Some cystic structures and their formations in the pancreas are generally benign, but some can be considered "precancerous" (if left untreated, they can become cancerous over time). These cystic structures should be followed by imaging methods. In some cases, these growths do not require treatment, while in some cases surgical treatment may be required. Pancreatic cysts are sac-like pockets that grow in the pancreas. There are many types of cysts, each with different symptoms and treatments.
Serous cystic neoplasms make up 30% of pancreatic cysts. Serous cyst adenomas are always benign and require treatment if they are large or symptomatic.
Mucinous cystic neoplasms are slow-growing precancerous tumors with cysts filled with a jelly-like substance called mucin. It is most common in women.

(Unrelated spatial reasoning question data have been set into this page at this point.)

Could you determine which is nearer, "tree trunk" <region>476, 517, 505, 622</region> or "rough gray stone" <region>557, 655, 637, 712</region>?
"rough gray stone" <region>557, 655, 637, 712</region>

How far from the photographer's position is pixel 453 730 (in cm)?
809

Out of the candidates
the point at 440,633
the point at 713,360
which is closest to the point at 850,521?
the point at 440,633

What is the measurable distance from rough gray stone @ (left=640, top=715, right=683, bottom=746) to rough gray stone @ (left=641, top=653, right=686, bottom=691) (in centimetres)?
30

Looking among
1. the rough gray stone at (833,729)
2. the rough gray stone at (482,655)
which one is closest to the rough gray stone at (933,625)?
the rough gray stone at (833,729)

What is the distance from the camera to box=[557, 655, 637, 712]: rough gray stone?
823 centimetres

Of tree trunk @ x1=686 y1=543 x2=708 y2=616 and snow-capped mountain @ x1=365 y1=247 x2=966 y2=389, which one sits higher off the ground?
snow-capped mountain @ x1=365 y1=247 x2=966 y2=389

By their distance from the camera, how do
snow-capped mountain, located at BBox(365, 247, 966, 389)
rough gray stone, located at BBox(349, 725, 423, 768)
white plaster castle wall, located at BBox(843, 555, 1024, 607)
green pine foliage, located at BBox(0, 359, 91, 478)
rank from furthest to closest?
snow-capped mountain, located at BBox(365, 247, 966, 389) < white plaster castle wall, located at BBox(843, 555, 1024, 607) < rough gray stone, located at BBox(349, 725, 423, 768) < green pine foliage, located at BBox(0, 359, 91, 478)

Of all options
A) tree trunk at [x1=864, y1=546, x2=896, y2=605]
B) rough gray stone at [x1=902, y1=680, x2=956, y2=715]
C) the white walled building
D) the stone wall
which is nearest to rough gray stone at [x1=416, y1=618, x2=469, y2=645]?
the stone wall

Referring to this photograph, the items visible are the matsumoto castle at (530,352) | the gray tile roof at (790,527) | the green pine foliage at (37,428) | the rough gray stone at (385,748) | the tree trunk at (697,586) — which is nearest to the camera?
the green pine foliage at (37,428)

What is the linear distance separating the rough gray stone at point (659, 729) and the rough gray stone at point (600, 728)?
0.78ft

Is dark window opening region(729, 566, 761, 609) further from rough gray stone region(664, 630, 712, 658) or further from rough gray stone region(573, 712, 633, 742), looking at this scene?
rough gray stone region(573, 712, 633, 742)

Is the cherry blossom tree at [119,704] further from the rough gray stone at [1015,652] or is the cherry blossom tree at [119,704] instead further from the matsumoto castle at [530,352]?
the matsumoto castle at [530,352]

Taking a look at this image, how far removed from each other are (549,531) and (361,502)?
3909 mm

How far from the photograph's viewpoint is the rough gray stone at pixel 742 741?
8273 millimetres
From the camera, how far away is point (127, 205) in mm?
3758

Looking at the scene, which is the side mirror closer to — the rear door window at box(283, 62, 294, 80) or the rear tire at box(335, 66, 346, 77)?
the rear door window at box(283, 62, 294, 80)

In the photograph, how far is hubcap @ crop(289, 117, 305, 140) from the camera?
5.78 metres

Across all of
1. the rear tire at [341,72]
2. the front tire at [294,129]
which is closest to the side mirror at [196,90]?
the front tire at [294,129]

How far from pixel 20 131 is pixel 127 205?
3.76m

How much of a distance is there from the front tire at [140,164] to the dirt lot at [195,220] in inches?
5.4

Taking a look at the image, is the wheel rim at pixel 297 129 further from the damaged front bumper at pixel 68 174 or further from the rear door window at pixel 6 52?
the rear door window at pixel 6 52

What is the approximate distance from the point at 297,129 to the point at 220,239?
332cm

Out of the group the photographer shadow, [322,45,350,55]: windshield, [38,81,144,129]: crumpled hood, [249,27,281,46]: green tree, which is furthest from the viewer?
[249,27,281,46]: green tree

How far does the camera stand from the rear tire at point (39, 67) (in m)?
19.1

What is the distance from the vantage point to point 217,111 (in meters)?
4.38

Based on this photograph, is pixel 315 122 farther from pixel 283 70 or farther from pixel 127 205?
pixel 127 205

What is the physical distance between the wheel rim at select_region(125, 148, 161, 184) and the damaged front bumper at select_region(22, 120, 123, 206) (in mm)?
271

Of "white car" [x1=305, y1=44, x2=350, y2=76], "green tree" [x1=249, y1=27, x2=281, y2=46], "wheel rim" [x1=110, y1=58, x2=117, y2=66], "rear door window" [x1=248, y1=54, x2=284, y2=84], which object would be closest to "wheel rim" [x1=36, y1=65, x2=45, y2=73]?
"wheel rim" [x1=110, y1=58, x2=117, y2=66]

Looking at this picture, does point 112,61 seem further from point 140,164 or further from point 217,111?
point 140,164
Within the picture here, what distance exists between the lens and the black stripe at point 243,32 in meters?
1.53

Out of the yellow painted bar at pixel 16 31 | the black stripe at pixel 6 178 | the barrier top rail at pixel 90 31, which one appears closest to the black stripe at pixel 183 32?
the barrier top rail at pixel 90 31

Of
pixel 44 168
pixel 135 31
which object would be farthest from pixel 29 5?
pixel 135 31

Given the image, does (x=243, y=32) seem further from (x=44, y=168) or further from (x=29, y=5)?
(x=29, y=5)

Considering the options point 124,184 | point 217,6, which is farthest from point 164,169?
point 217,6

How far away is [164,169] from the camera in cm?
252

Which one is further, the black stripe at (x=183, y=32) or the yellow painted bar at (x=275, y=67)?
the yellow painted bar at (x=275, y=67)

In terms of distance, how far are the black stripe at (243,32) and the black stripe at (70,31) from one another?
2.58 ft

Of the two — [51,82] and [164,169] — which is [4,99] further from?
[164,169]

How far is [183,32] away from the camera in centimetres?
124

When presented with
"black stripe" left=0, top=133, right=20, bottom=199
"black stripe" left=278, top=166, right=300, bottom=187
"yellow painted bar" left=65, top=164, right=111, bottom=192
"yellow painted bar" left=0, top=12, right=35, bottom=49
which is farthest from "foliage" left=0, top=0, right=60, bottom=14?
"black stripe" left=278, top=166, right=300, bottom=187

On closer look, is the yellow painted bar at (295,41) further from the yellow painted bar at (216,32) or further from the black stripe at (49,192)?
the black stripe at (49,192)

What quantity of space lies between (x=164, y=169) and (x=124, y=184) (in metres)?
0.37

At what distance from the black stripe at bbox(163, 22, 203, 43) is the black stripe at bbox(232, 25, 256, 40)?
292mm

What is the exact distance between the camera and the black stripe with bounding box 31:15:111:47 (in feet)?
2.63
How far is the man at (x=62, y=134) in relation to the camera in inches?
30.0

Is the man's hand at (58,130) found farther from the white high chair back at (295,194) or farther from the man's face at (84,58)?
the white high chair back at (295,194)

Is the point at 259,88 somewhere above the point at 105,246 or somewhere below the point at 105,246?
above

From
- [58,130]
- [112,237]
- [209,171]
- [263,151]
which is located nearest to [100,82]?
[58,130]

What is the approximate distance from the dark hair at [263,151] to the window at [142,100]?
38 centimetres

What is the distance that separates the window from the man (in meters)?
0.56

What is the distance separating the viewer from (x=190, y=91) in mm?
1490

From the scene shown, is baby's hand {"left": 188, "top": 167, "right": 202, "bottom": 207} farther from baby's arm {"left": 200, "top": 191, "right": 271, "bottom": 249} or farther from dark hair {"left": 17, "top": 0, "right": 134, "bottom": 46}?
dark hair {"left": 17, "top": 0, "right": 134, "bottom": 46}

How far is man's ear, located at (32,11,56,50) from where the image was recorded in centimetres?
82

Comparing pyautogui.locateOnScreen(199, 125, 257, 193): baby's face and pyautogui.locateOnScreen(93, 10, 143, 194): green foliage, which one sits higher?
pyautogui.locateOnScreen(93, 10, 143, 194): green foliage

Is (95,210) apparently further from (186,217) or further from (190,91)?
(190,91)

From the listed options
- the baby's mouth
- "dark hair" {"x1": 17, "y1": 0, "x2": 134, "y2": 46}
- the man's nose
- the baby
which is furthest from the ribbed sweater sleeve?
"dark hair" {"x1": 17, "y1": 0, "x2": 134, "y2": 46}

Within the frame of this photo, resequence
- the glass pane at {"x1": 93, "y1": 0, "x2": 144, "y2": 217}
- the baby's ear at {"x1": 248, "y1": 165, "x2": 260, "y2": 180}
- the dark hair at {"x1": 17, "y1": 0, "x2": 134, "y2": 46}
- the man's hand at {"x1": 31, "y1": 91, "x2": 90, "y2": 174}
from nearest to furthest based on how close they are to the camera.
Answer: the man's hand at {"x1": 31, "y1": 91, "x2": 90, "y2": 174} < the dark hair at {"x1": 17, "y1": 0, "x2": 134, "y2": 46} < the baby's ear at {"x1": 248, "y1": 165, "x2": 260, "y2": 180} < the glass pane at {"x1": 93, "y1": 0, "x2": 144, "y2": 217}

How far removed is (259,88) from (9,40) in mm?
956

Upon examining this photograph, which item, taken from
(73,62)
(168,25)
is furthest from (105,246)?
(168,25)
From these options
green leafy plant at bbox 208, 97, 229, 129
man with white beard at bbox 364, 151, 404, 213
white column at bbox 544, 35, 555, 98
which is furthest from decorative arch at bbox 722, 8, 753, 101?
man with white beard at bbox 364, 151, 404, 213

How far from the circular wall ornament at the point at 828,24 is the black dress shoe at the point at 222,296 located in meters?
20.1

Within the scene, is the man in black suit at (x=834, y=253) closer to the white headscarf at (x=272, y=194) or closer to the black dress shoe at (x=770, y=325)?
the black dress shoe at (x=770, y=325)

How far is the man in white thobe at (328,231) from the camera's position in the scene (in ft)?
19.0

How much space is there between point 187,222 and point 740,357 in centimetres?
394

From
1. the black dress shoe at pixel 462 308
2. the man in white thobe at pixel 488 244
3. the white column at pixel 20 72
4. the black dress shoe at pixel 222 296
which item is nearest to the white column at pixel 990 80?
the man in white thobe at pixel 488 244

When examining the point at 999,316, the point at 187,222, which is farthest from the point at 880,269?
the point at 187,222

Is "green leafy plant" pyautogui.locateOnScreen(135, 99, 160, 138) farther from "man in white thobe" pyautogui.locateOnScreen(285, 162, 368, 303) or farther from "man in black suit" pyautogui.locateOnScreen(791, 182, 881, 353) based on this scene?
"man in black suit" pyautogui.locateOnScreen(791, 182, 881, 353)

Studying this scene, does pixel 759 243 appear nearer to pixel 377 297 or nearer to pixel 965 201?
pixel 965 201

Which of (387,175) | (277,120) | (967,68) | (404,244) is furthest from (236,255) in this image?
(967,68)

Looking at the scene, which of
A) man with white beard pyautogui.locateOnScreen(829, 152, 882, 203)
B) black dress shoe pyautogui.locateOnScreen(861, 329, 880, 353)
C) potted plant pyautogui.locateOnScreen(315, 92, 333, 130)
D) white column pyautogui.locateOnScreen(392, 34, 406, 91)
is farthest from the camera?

If left untreated, it can become cancerous.
Intraductal papillary mucinous neoplasms (IPMN) grow in the pancreatic ducts. In cases where the risk of cancer may increase depending on the type or location and size of IPMN, they should be treated surgically. These include cases with symptoms such as;
Growth in the nodule part accompanying the cystic structure (> 5mm)
Main pancreatic duct> 10mm
• Accompanying obstructive jaundice
Also, other features that should be followed closely: (worrisome features)
• Cyst ≥3 cm
Those with thickening and contrast enhancement in the cyst wall
Growing mural nodule <5 mm
Main pancreatic duct 5-9 mm
Sudden change in pancreatic canal calibration and distal atrophy
• Increase in cyst size ≥5 mm in 2 years
• Increase in Ca19-9 levels
Patients who are sure to recommend surgical treatment:
IPMNs associated with all main channel
• All other IPMNs showing the above high risk features
All mucinous cystic neoplasms
Pancreatic cysts are usually detected during radiology imaging, such as computed tomography (CT) and magnetic resonance (MRI), and are often confirmed by endoscopic imaging. Pancreatic cysts can be associated with some underlying inherited disorders and occur in about 10 percent of patients with polycystic kidney disease. CT, MRI, and other tests better determine which cysts may need surgery.
Surgical options may include minimally invasive options such as open surgery, laparoscopic, or robotic-assisted surgery.